La guerra nel Tigrè potrebbe aver causato 600mila morti, dice uno dei mediatori che hanno partecipato ai negoziati di pace
La guerra civile che si è combattuta per quasi due anni nella regione etiope del Tigrè potrebbe aver causato circa 600mila morti. Lo ha detto un rappresentante dell’Unione Africana, cioè l’organizzazione intergovernativa che aveva mediato per arrivare a un accordo di pace tra le due parti: il governo federale etiope e i separatisti del Fronte di liberazione del Tigrè (TPLF).

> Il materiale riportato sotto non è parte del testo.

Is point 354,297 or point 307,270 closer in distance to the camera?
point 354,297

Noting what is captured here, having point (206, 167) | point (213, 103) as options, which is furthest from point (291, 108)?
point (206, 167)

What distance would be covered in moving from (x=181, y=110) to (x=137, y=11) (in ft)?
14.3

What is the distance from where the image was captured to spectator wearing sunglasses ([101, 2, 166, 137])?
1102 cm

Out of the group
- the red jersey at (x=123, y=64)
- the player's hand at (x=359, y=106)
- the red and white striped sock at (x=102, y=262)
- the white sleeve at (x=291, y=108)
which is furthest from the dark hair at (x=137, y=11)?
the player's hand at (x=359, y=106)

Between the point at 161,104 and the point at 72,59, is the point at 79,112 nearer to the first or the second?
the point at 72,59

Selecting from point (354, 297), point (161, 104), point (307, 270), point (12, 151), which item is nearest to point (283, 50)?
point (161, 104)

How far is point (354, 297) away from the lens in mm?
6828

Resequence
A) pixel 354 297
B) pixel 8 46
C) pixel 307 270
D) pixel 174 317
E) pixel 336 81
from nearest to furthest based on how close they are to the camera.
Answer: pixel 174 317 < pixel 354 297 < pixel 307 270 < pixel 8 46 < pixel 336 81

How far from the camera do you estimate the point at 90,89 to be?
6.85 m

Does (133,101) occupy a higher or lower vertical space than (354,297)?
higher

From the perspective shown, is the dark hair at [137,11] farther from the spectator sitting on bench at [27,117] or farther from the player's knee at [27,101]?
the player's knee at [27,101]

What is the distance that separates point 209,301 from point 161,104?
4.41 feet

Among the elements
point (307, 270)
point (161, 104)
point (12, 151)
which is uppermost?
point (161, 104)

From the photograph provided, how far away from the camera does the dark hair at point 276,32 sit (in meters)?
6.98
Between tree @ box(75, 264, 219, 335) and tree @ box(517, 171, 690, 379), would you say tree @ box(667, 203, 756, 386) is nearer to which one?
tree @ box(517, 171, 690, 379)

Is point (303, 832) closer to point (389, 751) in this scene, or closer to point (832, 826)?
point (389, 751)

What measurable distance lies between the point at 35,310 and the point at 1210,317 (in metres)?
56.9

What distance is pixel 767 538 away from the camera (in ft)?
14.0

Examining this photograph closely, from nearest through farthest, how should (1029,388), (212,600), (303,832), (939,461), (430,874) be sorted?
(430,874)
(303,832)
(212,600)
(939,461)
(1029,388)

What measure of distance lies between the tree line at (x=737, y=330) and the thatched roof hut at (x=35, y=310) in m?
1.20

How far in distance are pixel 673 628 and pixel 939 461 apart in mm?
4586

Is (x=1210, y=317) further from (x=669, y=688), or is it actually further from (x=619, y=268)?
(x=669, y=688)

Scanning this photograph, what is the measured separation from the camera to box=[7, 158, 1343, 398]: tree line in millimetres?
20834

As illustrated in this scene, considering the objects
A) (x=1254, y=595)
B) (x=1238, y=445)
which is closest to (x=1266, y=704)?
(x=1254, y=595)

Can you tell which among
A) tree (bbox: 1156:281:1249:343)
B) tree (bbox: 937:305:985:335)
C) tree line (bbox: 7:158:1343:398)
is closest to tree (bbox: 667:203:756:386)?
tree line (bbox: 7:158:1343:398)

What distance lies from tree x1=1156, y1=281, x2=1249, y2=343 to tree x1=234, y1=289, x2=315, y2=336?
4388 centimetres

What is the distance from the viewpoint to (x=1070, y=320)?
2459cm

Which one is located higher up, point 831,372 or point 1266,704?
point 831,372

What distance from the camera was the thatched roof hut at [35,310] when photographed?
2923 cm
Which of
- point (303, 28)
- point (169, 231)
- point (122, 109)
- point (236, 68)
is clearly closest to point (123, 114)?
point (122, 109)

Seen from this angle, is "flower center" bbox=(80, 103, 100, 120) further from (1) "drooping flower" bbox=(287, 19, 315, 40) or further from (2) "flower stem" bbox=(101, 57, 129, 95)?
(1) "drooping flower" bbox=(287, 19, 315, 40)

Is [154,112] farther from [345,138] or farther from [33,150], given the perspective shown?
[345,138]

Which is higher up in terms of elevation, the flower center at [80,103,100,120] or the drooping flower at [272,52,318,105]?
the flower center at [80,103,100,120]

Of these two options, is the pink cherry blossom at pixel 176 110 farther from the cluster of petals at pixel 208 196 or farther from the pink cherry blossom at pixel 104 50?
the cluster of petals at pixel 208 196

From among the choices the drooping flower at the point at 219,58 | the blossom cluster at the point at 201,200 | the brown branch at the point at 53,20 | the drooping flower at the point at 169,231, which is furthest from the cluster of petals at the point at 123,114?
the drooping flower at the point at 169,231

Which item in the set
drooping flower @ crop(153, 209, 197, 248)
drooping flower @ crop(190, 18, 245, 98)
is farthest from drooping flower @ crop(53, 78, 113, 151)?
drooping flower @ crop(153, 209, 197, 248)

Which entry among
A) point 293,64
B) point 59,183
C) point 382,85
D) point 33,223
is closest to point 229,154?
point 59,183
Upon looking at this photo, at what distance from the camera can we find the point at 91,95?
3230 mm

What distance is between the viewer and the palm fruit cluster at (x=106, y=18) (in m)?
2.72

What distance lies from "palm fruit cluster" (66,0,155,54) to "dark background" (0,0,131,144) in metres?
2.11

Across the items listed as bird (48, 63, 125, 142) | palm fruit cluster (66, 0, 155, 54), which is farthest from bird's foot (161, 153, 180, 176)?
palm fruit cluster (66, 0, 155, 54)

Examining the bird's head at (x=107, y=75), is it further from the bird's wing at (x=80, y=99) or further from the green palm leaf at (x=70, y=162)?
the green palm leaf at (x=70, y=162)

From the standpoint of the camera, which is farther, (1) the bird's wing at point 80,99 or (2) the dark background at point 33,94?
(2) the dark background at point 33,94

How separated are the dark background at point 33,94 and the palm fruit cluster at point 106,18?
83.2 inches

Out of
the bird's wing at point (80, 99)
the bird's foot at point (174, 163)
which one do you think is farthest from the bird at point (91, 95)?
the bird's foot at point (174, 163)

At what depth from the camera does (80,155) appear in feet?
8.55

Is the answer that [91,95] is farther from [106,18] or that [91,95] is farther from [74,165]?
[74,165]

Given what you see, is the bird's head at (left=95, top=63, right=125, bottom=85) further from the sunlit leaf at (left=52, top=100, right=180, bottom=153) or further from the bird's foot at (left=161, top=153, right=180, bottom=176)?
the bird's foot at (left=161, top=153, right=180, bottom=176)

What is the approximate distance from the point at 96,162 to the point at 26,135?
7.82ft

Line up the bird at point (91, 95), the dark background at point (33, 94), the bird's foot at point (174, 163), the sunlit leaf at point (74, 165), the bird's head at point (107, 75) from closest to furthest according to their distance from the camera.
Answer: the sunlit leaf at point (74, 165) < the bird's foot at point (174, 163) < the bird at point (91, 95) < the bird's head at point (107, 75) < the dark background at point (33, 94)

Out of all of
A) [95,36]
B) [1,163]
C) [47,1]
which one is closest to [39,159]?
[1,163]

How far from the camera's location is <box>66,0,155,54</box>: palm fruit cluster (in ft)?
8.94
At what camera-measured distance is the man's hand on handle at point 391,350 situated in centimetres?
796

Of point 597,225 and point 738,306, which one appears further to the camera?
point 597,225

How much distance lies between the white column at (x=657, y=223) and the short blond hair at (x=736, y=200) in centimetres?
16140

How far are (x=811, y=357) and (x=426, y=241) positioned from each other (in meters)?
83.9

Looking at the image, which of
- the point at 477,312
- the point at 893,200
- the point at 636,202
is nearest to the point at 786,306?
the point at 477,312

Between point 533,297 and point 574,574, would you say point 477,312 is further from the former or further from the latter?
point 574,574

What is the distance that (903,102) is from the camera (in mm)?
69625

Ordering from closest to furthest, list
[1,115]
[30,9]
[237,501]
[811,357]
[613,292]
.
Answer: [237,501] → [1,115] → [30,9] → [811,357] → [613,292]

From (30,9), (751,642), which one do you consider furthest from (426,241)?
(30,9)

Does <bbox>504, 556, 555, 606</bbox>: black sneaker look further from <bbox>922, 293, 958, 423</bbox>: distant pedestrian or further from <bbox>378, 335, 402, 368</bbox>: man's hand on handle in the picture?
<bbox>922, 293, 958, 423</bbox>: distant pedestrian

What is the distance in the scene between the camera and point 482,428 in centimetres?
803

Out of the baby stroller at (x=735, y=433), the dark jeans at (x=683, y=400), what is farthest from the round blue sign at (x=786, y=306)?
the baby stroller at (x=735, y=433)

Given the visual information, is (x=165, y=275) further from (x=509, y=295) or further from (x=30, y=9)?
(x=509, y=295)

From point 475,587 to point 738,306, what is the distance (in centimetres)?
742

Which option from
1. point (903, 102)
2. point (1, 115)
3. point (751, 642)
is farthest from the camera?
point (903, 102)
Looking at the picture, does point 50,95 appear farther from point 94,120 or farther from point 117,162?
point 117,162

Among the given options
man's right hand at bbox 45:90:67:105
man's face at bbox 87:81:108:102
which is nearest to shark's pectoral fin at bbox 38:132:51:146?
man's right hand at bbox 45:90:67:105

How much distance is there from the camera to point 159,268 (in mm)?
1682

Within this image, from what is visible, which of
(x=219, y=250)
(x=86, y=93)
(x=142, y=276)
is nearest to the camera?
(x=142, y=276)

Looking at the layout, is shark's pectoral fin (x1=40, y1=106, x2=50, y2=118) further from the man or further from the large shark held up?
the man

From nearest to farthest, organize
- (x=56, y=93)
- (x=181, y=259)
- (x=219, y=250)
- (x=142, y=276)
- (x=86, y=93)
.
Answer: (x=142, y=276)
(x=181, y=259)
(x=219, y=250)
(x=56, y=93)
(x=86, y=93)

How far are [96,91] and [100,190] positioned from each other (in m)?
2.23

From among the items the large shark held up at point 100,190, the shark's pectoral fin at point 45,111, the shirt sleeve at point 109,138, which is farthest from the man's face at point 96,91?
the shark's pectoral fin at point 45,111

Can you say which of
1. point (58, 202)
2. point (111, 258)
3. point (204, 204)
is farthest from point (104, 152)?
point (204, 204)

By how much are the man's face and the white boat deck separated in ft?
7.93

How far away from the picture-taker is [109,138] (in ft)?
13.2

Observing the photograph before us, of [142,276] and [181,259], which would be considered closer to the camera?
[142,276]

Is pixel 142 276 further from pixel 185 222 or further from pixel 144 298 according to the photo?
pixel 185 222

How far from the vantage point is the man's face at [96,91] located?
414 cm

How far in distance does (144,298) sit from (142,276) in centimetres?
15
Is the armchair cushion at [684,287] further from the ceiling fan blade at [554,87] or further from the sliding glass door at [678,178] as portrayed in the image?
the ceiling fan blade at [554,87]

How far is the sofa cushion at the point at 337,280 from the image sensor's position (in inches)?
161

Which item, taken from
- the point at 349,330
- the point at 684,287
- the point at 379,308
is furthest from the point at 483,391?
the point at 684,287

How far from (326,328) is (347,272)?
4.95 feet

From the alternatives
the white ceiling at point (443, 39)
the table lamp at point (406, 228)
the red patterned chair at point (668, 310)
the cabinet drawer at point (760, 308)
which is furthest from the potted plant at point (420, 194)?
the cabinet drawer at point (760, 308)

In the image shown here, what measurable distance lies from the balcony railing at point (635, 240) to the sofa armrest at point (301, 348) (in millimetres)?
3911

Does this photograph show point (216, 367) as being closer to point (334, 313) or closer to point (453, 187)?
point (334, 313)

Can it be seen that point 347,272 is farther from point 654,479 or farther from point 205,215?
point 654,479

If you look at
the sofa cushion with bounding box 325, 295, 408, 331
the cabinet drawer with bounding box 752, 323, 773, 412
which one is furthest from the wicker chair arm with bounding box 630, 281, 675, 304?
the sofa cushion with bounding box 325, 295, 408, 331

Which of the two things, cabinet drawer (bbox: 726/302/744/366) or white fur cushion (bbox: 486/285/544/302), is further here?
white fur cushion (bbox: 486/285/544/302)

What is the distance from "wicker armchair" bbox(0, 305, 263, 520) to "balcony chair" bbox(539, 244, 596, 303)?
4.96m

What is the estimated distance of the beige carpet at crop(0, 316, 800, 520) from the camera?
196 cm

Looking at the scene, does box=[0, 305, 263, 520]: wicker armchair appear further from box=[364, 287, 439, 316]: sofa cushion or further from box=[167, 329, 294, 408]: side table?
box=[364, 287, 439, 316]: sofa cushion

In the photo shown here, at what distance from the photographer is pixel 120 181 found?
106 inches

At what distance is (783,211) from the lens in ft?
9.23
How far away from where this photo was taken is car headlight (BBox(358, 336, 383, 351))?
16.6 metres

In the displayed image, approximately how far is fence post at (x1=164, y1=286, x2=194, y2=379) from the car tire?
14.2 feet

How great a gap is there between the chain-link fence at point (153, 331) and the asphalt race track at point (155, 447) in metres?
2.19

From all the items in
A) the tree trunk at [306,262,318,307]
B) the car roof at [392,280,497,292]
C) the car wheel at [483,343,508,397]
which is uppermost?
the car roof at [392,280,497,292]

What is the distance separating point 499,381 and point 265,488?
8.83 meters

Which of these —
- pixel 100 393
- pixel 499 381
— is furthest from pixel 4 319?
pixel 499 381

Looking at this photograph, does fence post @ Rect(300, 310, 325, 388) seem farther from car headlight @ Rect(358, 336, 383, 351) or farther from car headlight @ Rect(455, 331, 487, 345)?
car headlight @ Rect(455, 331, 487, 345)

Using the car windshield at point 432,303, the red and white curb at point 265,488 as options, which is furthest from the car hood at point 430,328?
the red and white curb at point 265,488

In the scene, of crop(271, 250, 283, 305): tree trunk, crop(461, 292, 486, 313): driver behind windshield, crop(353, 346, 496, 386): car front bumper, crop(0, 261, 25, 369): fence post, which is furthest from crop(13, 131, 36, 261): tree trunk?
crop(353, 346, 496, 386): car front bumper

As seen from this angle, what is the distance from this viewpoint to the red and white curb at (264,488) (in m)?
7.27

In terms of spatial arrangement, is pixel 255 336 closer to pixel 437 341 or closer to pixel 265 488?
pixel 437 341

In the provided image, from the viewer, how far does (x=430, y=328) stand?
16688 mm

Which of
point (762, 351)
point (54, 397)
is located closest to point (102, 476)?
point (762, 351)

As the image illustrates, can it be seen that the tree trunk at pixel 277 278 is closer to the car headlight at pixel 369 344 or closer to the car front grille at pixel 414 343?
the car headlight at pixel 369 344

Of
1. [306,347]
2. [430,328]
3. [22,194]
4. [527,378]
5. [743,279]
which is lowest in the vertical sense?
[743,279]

In un’intervista con il Financial Times l’ex presidente nigeriano Olusegun Obasanjo, mediatore dell’Unione Africana che ha partecipato ai negoziati di pace, ha detto che «il numero di persone uccise nella guerra è stato all’incirca 600mila». A sostegno di questa affermazione ha ricordato che nel momento in cui era stato firmato il negoziato, il 2 novembre scorso, il commento di alcuni funzionari etiopi era stato: «Abbiamo smesso di fare 1.000 morti al giorno». Fin qui le stime che circolavano sul bilancio della guerra erano più vaghe e più basse, intorno alle decine di migliaia di morti.
La guerra nel Tigrè iniziò nel novembre del 2020, quando il primo ministro etiope Abiy Ahmed, poco più di un anno dopo aver ricevuto il premio Nobel per la Pace, inviò l’esercito nel Tigrè con l’intento di rimuovere le autorità locali del Fronte di Liberazione, accusate di aver messo in discussione la sua autorità e di aver attaccato alcune basi militari. Le radici del conflitto però sono più profonde, legate a conflitti etnici tra i tigrini e gli oromo, il gruppo etnico attualmente dominante in Etiopia (a cui appartiene Abiy Ahmed).